● **BLOCCO DI TESTO**:
........

La vita è un condensato di investimenti emotivi. Il senso è duplice, sia in quanto trasformazione redditizia delle esperienze che nell’accezione di sbattere violentemente contro i problemi che affollano la quotidianità di ciascuno di noi.

Per quanto possiamo essere più inclini a dare maggior credito ai successi, gli errori costituiscono la raffinata ribellione delle nostre debolezze, dei nostri atteggiamenti approssimativi, della nostra arrendevolezza.

Senza voler fare a tutti i costi l’apoteosi degli sbagli, mi sono accorto che rappresentano concretamente il presupposto essenziale dell’esperienza.

Ci sono sempre un Piano B, C, D e… Z

Mi è capitato molto spesso di dire “non è possibile”, abbandonando quasi subito il campo senza possibilità di appello. Bloccare il cervello sulla resa significa restare dentro la stessa categoria di pensiero che ha generato quel tipo di difficoltà.

Di conseguenza, continueremo a utilizzare il cacciavite per stringere una vite, il martello per piantare un chiodo, la chiave inglese per allentare un bullone. Solo l’uscita dagli schemi predefiniti ci consentirà di sbagliare sempre meglio e, quindi, di trovare la soluzione.

Pertanto, anziché arrovellarmi sul “come fare”, ho trovato molto più utile riflettere sul “cosa farei per fare andare la situazione peggio di così”. La pratica della non-soluzione è ricca di sbagli, ma alla fine è l’unica che per contrasto rivela la giusta strada.

Il segreto delle idee che funzionano

Il piacere elettrizzante di aver avuto, almeno una volta, l’idea del secolo è una scossa emotiva che accresce il nostro senso di autostima.

Ma quando un’idea è davvero un’ideona? Ho sempre creduto che se spieghi la tua intuizione a qualcuno, e questi la capisce al volo, hai fatto centro. Purtroppo, il tempo mi ha raccontato un’altra verità.

........

Immagini con brevi didascalie:
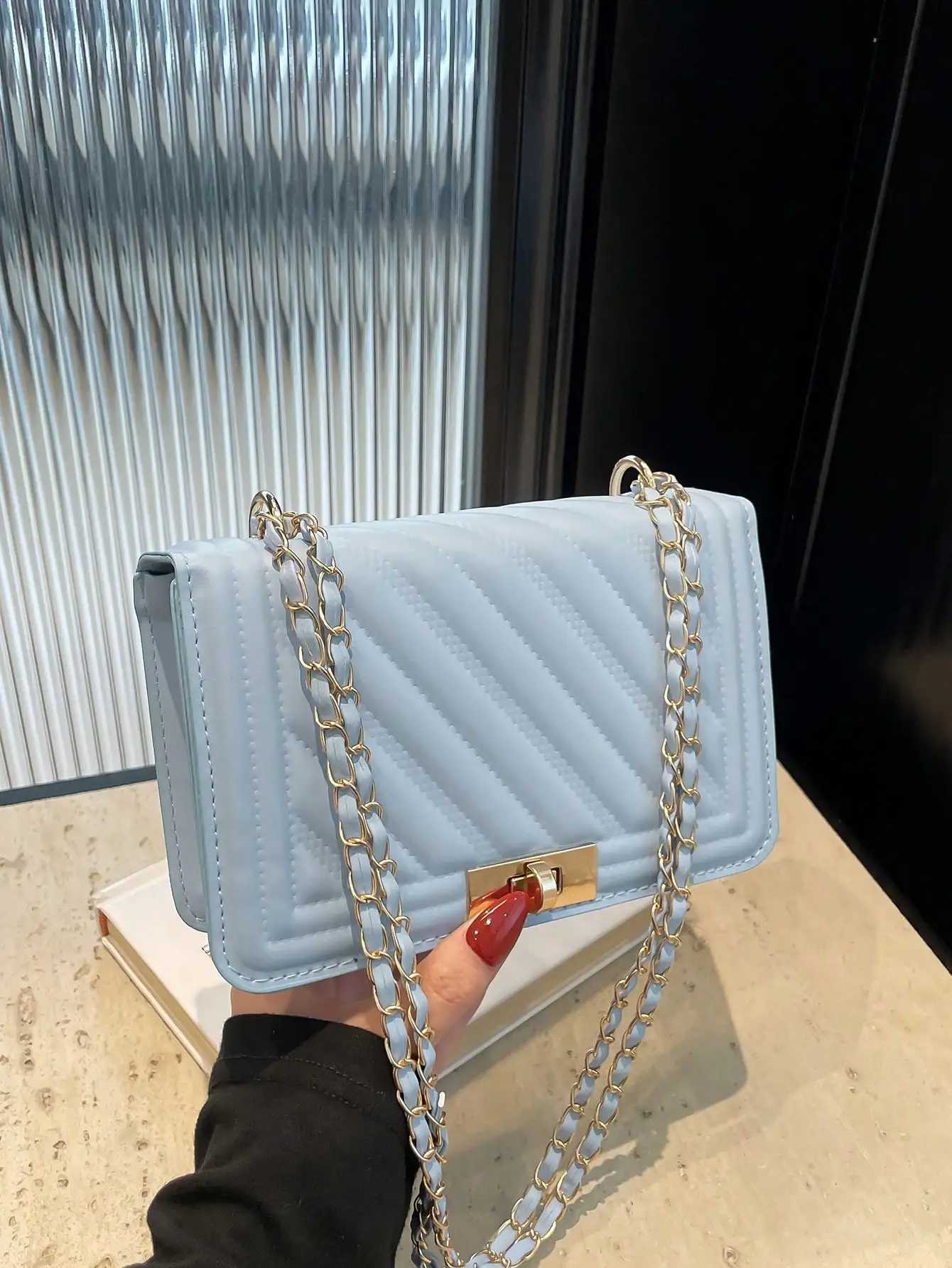 Fashionable Mini Quilted Embossed Chain Shoulder Bag Simple And Versatile Diagonal Crossbody Bag For Women Square Handbag Z250512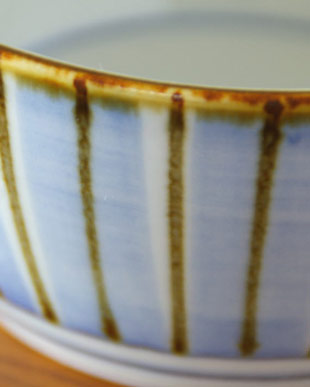 砥部焼・梅山窯　縞もようの台形鉢の絵付け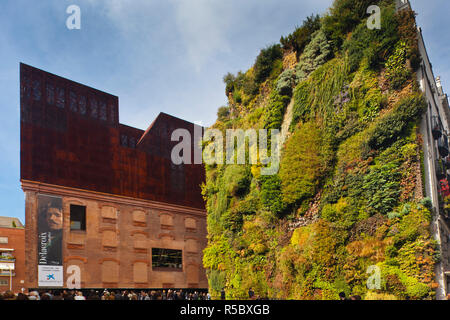 Spanien, Madrid, Paseo del Prado, Caixa Forum, Herzog und de Meuron Architekten, Museum - Ausstellungsraum Stockfoto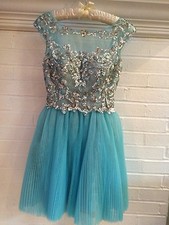 DESIGNER SHERRIHILL SIZE 0 PROM, HOMECOMING, WINTER FORMAL DRESS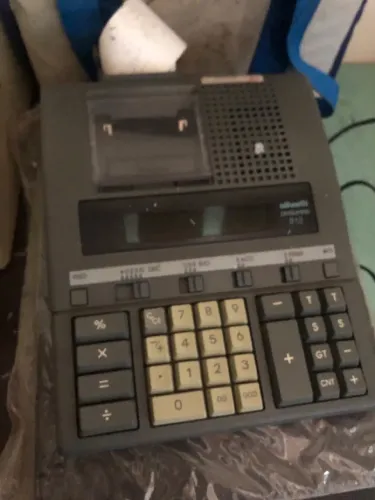 Calculadora Olivetti Divisumma 812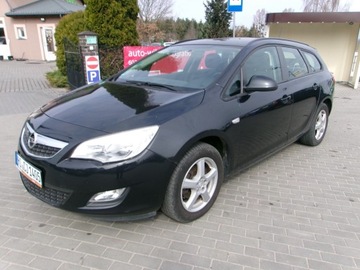 Opel Astra J Sports Tourer 1.4 Twinport ECOTEC 100KM 2012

........

Nel testo sugli errori, quale pratica, pur ricca di sbagli, rivela per contrasto la giusta strada?

La pratica della non-soluzione.